On-chain identity and smart contracts could serve as trust infrastructure for autonomous agent transactions. An agent verifying a merchant through an on-chain reputation score or executing a purchase via a smart contract escrow eliminates the need for centralized intermediaries. As crypto payment infrastructure expands globally, these rails become increasingly viable for cross-border agentic commerce.

For the NFT and tokenized asset space, the implications are worth watching. NFT-gated access could function as an authentication layer, where agents hold token credentials that unlock premium merchant APIs or exclusive pricing tiers. Tokenized commerce, where product rights or service access exist as on-chain assets, fits naturally into an agentic stack where agents need machine-readable proof of ownership.

The timeline remains the weakest part of the thesis. No credible forecast pins when agentic commerce will meaningfully erode ad revenue at scale. Some analysts argue the shift will be evolutionary rather than revolutionary, with agentic advertising adapting alongside agentic commerce rather than being displaced by it. Ragsdale’s AOL analogy is compelling but imperfect; the advertising industry has proven more adaptable than early internet walled gardens.
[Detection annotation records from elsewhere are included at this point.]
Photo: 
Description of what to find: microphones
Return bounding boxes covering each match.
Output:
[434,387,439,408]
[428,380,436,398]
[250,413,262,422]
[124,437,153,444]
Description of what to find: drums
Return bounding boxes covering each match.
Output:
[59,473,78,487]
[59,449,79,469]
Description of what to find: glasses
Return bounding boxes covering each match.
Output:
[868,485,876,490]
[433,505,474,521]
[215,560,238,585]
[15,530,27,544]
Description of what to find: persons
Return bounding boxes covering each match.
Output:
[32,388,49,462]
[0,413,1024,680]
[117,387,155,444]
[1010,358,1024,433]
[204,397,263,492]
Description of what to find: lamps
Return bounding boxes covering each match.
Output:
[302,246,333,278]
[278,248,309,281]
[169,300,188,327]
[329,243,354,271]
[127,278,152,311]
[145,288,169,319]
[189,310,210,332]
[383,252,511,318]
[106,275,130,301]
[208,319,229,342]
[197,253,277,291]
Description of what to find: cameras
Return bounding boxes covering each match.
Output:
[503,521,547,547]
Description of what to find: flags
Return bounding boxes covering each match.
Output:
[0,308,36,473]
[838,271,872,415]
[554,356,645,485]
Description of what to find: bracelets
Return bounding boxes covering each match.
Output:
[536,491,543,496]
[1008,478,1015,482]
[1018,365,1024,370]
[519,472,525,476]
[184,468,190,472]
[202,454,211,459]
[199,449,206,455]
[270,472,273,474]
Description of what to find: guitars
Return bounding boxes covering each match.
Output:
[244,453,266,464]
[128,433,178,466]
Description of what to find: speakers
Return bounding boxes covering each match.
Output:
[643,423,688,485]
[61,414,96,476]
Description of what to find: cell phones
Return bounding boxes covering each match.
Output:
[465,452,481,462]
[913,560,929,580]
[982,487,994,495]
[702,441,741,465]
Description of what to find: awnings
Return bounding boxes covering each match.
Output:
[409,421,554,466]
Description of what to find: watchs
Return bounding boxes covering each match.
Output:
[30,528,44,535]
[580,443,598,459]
What is clear: the protocols are being built, the funding is flowing, and the early adoption data points in one direction. Whether open agentic commerce ends online ads or merely reshapes them, the crypto ecosystem is positioned as core infrastructure for whatever comes next.

Disclaimer: This article is for informational purposes only and does not constitute financial or investment advice. Cryptocurrency and digital asset markets carry significant risk. Always do your own research before making decisions.